- **Data for this exercise**:
= = = =
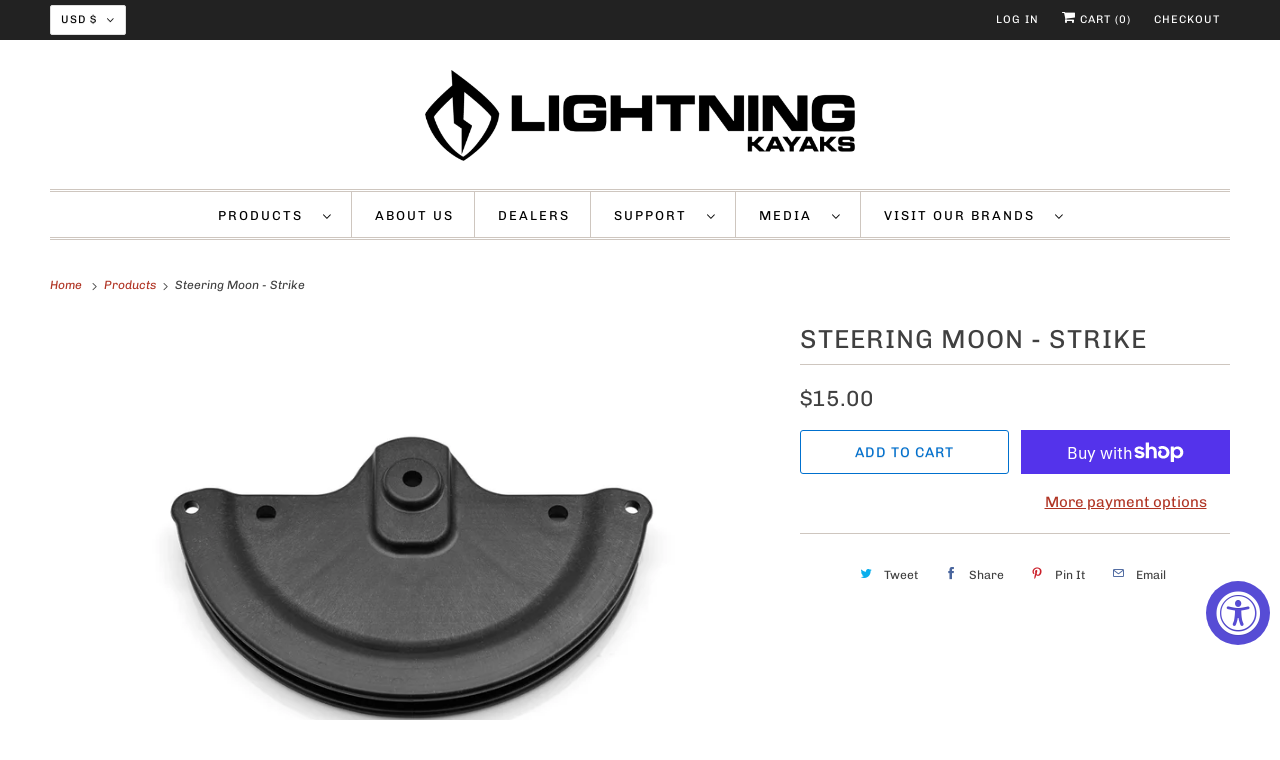

--- FILE ---
content_type: text/javascript
request_url: https://cdn.appsmav.com/sb/assets/widgets/381/81/88381.js?v=1768645800000
body_size: 64
content:
var sb_config={settings:{is_enabled_user_role_restriction:0,is_disable_widget_non_loggedin_user:0},bonus_settings:[],widget:[],last_modified:1713470948,site_custom_config:[],shop_url:"https:\/\/lightningkayaks.com",site_status:1}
= = = =
- **Task to carry out**:
A verbatim copy of every entry above, with no pictures, is the expected output.

- **Exercise answer**:
--- FILE ---
content_type: text/javascript
request_url: https://cdn.appsmav.com/sb/assets/widgets/381/81/88381.js?v=1768645800000
body_size: 64
content:
var sb_config={settings:{is_enabled_user_role_restriction:0,is_disable_widget_non_loggedin_user:0},bonus_settings:[],widget:[],last_modified:1713470948,site_custom_config:[],shop_url:"https:\/\/lightningkayaks.com",site_status:1}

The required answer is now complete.